What you should do –
In your reply, print every line of the listing exactly and omit all images.

Input data –

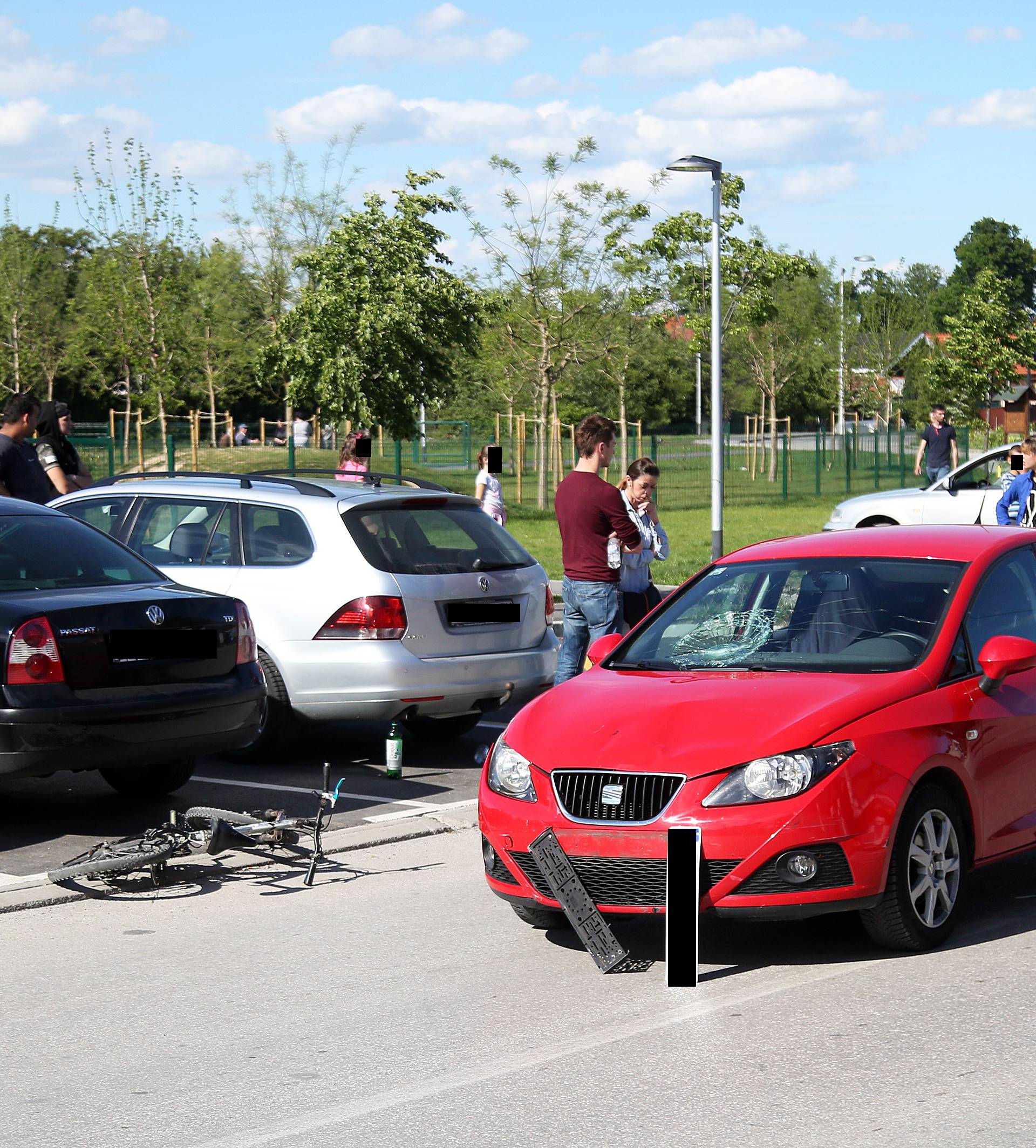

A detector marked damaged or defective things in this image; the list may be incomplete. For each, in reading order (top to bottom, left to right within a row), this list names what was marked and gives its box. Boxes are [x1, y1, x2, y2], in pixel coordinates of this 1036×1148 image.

cracked windshield [615, 558, 965, 670]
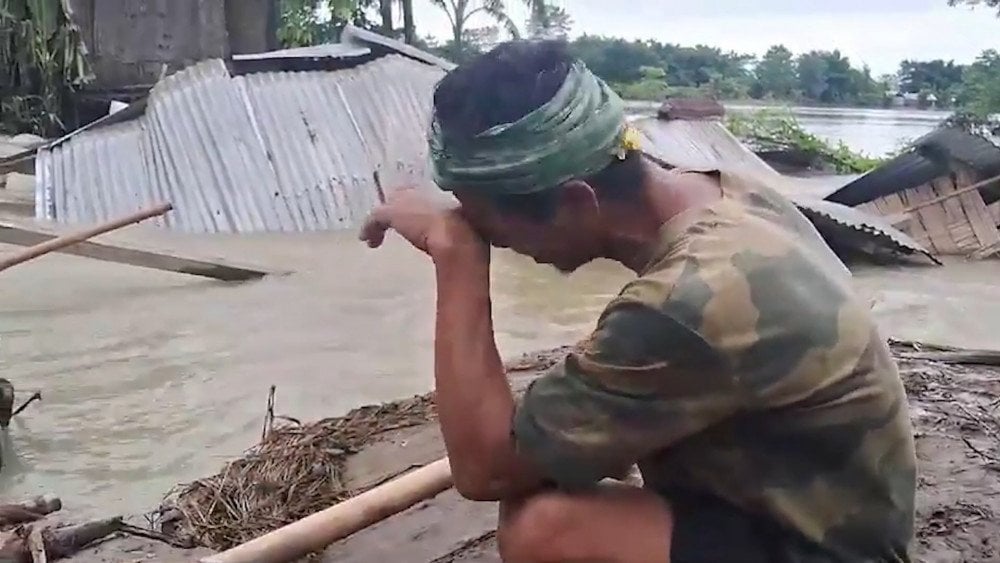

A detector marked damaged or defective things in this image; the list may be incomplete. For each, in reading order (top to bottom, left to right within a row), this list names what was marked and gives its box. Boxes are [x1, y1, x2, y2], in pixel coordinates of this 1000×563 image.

bent corrugated metal [38, 54, 446, 234]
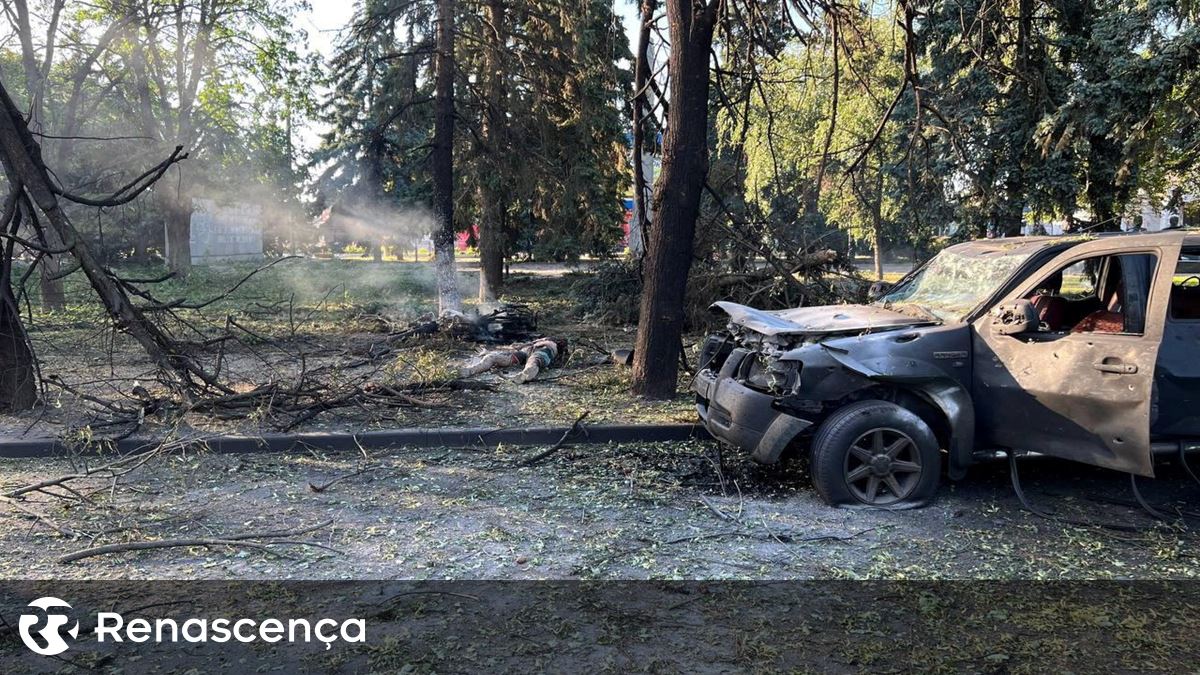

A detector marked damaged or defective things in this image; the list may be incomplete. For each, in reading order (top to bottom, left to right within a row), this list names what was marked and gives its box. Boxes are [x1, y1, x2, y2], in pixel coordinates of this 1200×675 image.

damaged suv [691, 229, 1200, 504]
burnt car body [691, 230, 1200, 504]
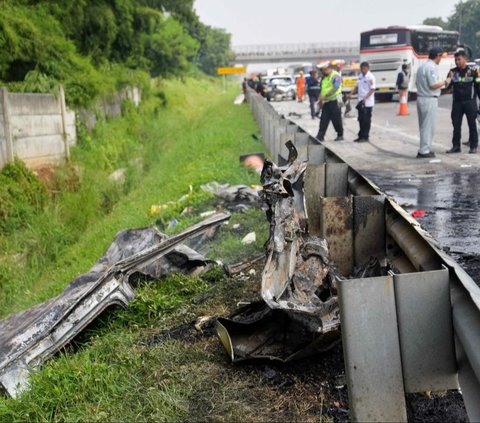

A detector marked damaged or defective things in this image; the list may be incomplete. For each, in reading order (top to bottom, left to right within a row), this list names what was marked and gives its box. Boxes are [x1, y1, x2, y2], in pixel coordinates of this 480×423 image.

burnt sheet metal [0, 214, 230, 400]
crumpled metal panel [0, 214, 230, 400]
charred plastic fragment [216, 144, 340, 362]
burnt sheet metal [216, 302, 340, 364]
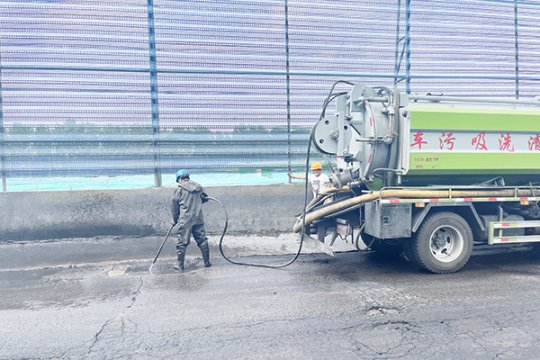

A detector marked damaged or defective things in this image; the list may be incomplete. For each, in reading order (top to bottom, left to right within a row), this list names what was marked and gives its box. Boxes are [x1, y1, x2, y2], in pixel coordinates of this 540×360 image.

cracked pavement [1, 238, 540, 358]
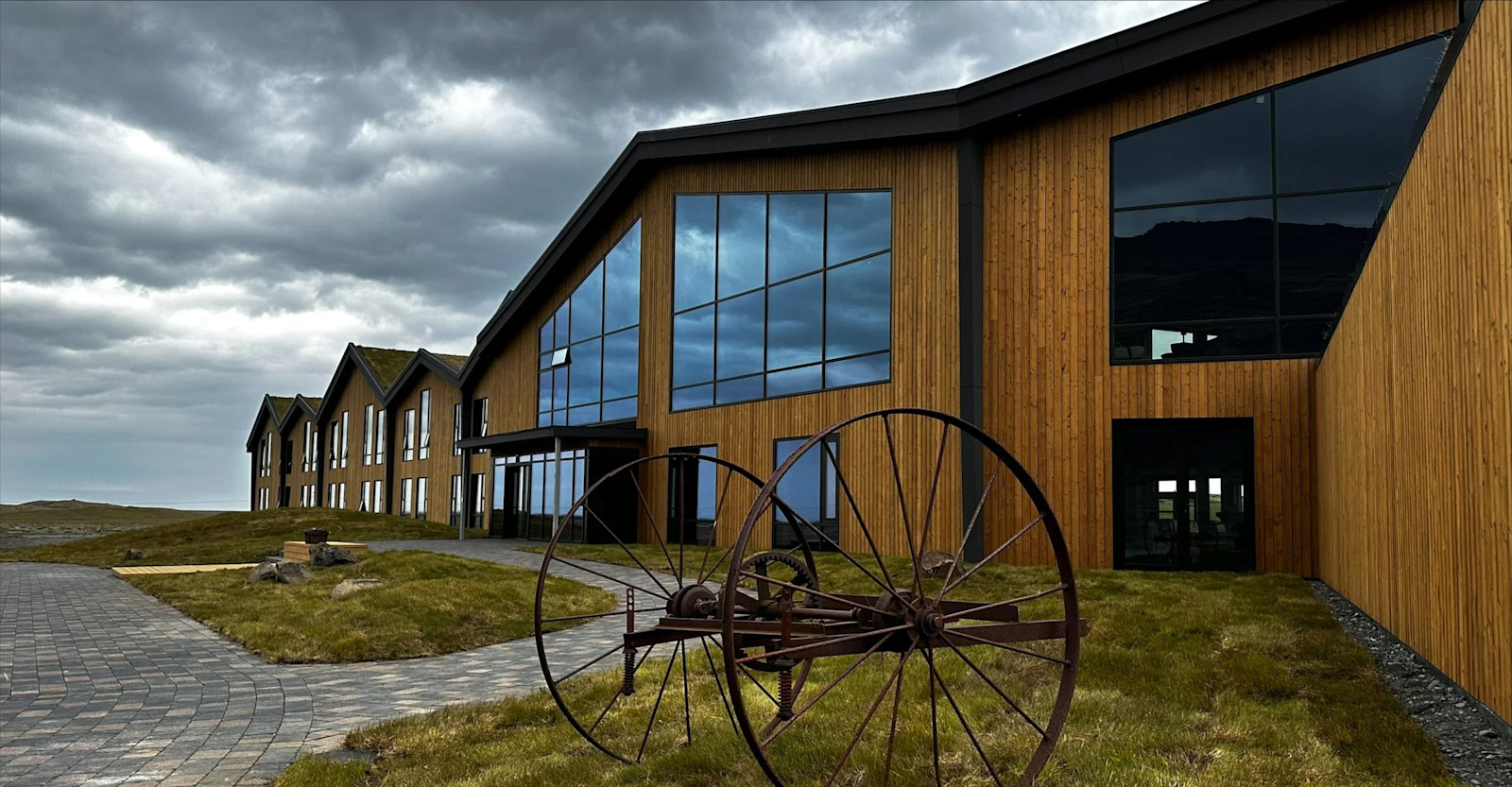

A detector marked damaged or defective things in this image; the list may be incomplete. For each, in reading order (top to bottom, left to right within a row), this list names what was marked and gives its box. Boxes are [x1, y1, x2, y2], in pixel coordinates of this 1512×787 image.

rusted metal frame [883, 410, 925, 594]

Finished task –
A detector marked damaged or defective things in this image; the list may be incomplete. For each, in reading order (top to bottom, left to right within a row), this list names what was marked and gives its box. Boxes are [x1, y1, x2, y2], in pixel coordinates of this 1036×1148 image.

cracked windshield [615, 558, 965, 670]

A detector marked damaged or defective things in this image; the list may be incomplete. For each, in reading order (top to bottom, left to right within a row), this list names what was marked and gives its box. Boxes are [x1, y1, x2, y2], in pixel coordinates of this 1000×563 image.

bent corrugated metal [38, 54, 446, 234]

A detector marked damaged or defective things in this image; the list may be incomplete. For each, in reading order (top to bottom, left to right within a row), this list names what was marked and gives its box. Boxes are [x1, y1, x2, y2], in pixel coordinates of this 1200×675 image.

damaged suv [691, 229, 1200, 504]
burnt car body [691, 230, 1200, 504]

A detector marked damaged or defective things in this image; the list may be incomplete. For each, in reading order (top to bottom, left to right within a row), this list names what was marked and gives its box. Boxes are [x1, y1, x2, y2], in pixel coordinates of this 480×423 image.

burnt sheet metal [0, 214, 230, 400]
crumpled metal panel [0, 214, 230, 400]
charred plastic fragment [216, 144, 340, 362]
burnt sheet metal [216, 302, 340, 364]

A detector marked damaged or defective things in this image; the list may be incomplete. For each, in reading order (top to bottom, left to right within a row), this list names what was marked and gives its box. Boxes are [x1, y1, x2, y2], in pixel coordinates of this 540×360 image.

cracked pavement [1, 238, 540, 358]

A detector marked damaged or defective things in this image; the list may be incomplete. For each, in reading order (top to bottom, left to right within a row), this list names what was marked and gives its box. Boxes are [x1, y1, x2, y2], in pixel coordinates of this 1512×787 image.

rusted metal frame [883, 410, 925, 594]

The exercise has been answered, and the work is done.